Elliot Cardin est l’athlète à surveiller en 2019. Il connait déjà le succès en course en sentier, mais il a de grandes ambitions pour l’année qui commence.

Les grandes ambitions d’Elliot Cardin

L’année 2019 sera riche en compétitions pour le coureur en sentier Elliot Cardin. Le jeune homme de 25 ans a de grandes ambitions et sa progression fulgurante dans ce sport laisse croire que ses objectifs pourraient être atteints.

Le Bromontois cumule déjà les succès et, malgré les blessures qui l’ont freiné en 2018, il veut courir plus vite et plus loin que jamais.

« Elliot est quelqu’un de vraiment intense, confie sa copine Deborah Faucher, qui partage sa vie avec lui depuis cinq ans. Quand il commence quelque chose, il y va vraiment à fond, donc c’est sûr qu’il a évolué assez vite. Quand je l’ai connu, il s’entraînait, mais ne courrait pas. Il a connu la course par mon beau-frère qui avait fait son premier marathon. Ça avait inspiré Elliot. »

La plus grande distance qu’il a parcourue jusqu’à présent est 100 km lorsqu’il avait terminé deuxième au Québec Méga Trail. Pour 2019, l’ultra-marathonien a comme objectif de franchir la ligne d’arrivée d’un 160 km.

« Quand il a une idée en tête, il ne lâche pas le morceau », assure son frère Raphaël.

« Je pense qu’une des raisons pour lesquelles Elliot est à surveiller en 2019, c’est parce que c’est un athlète complet, commente son ami coureur Alexandre Sauvageau. Il est très fort musculairement, il est rapide, et comme on le sait tous, il est très endurant. C’est quelqu’un de très ambitieux. Il s’emballe facilement pour des projets. »

Éviter les blessures

Selon Alexandre Sauvageau, le coureur végane est à l’écoute de son corps et diminue la cadence lorsqu’il est blessé. Son ami et colocataire Paul Lavoie — lui aussi coureur — croit plutôt que le volume d’entraînement d’Elliot Cardin l’amène à se blesser.

L’athlète a commencé l’année 2018 malade, il a ensuite souffert d’une blessure à une bandelette ilio-tibiale et, en fin d’année, c’est un abducteur de la hanche qui a flanché, le forçant à s’arrêter complètement. Cette succession de blessures devrait lui apprendre à mieux doser l’entraînement, croit M. Lavoie. Par contre, « il a faim. Il a vraiment hâte de s’entraîner et, quand il a vraiment hâte, il peut en faire pas mal, des 100, 120, 140 km dans une semaine ».

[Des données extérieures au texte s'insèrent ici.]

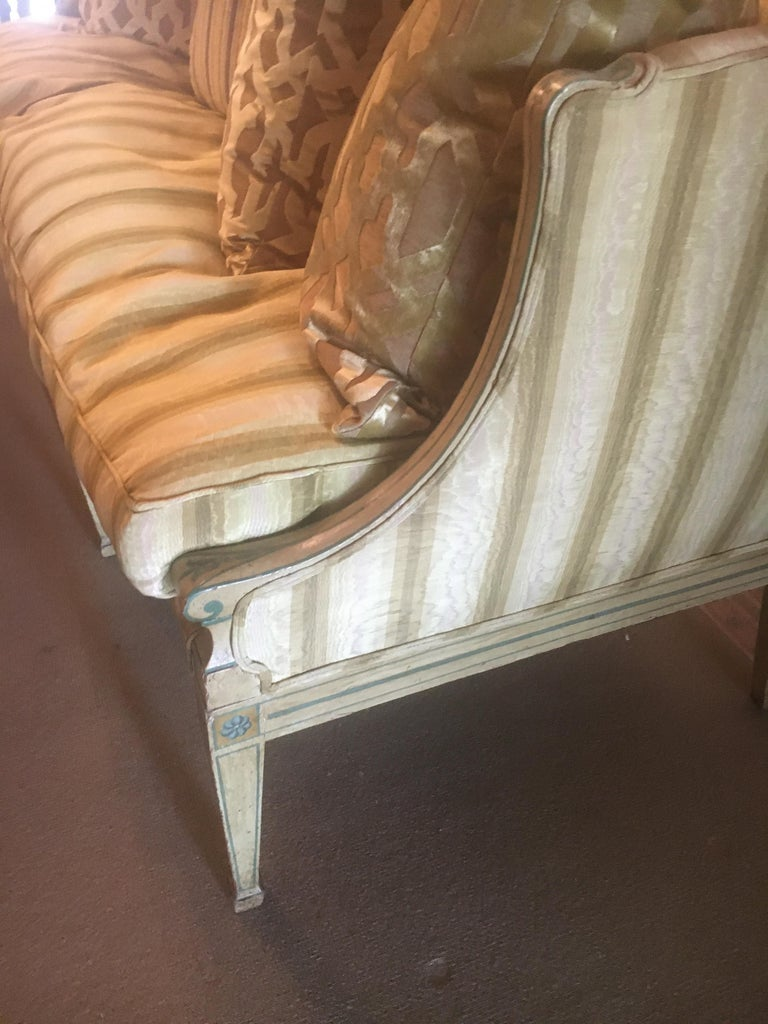 19th Century Italian Neoclassical Sofa with Painted Decoration In Excellent Condition In Buchanan, MI
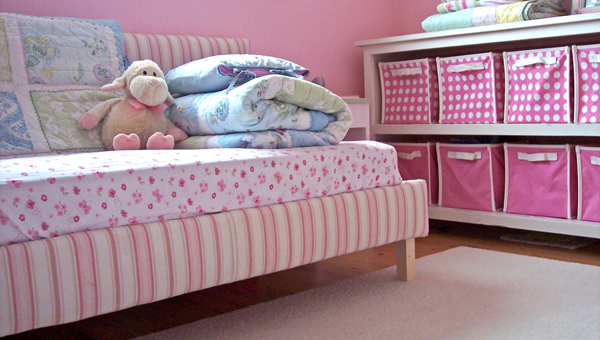 Room Clip Art: Toddler Upholstered Bed - DIY Projects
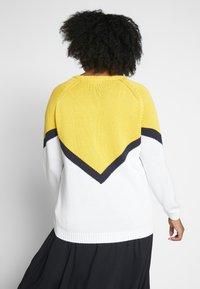 ONLY Carmakoma - CARSARA BLOCK - Neule - yellow/white - 2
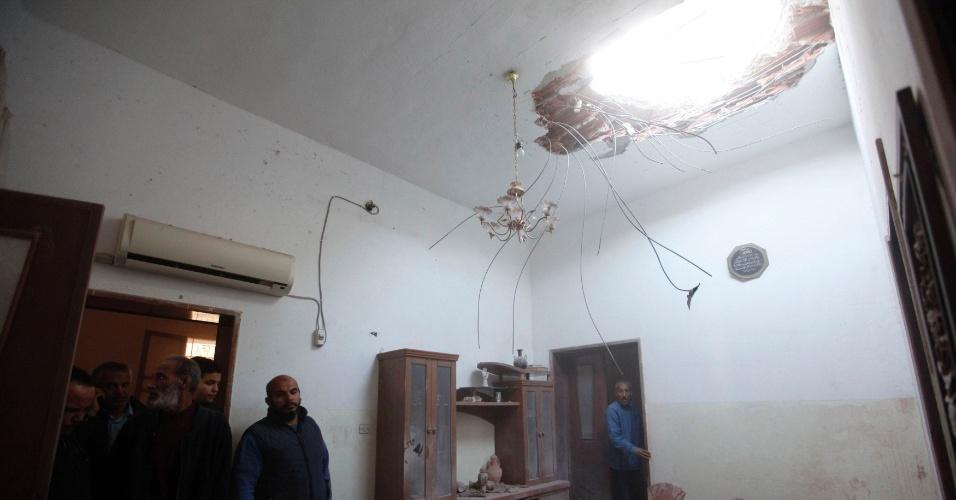 21.jan.2014 - Uma parte do telhado desta casa caiu quando foi atingida por um foguete durante enfrentamento entre forças rebeldes e tropas do governo líbio nesta terça-feira (21), em Tripoli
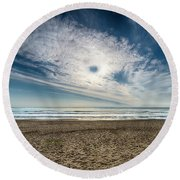 Beach Sand With Clouds - Spiagggia Di Sabbia Con Nuvole Round Beach Towel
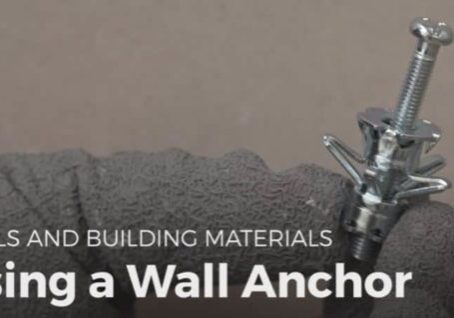 1001pallets.com-diy-video-tutorial-using-wall-anchors-01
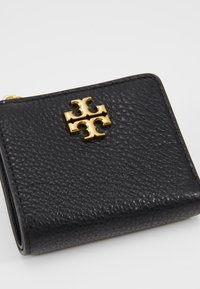 Tory Burch - KIRA MIXED MINI WALLET - Portfel - black - 2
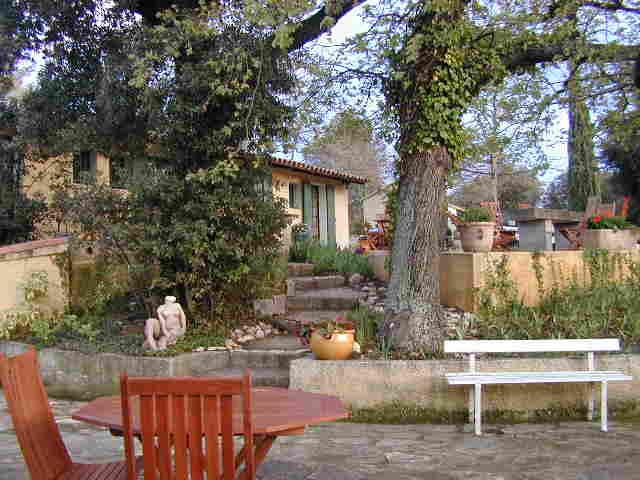 Chambres d'hotes Bouches du Rhône, à partir de 42 €/Nuit. Maison/Villa, Eyragues (13630 Bouches du Rhône), Charme, Piscine, Parc, WiFi, Téléviseur, Equipements Bébé, Parking, Climatisation, 5 chambre(s) double(s), 4 personnes maxi...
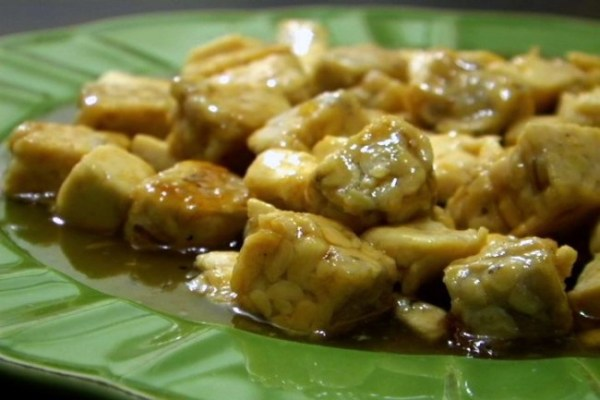 Using tofu and tempeh adds variety to the texture of the meal. (VEGAN/VEGETARIAN RECIPES)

Nul doute que ces blessures n’empêcheront pas l’étudiant en naturopathie d’atteindre ses objectifs et de monter encore une fois sur plusieurs podiums. Et ce, sans entraîneur.

« Il ne suit jamais quelque chose de vraiment strict, remarque son amoureuse. Il y va comment il le sent. Il a ses amis de course. Au début des saisons, ils se rencontrent et font un calendrier de compétitions. Il va choisir le volume de course qu’il va faire par semaine en fonction des compétitions. »

Passion contagieuse

« C’est une personne qui est motivée, qui a un positivisme assez incroyable, estime Alexandre Sauvageau, qui parle même de passion contagieuse. Je pense que ce sont des qualités qui sont essentielles pour bien performer à la course. Elliot, malgré son jeune âge, reflète bien l’image de l’athlète accompli en course à pied en montagne avec son côté grano et son allure hippy avec ses cheveux longs. Ajoutez à cela qu’il performe bien et qu’il est ambitieux. Je trouve qu’il offre une belle image pour la course en montagne, surtout au Québec, et que ça fait juste donner le goût à d’autres. Je pense que c’est un bon influenceur pour ce sport-là. »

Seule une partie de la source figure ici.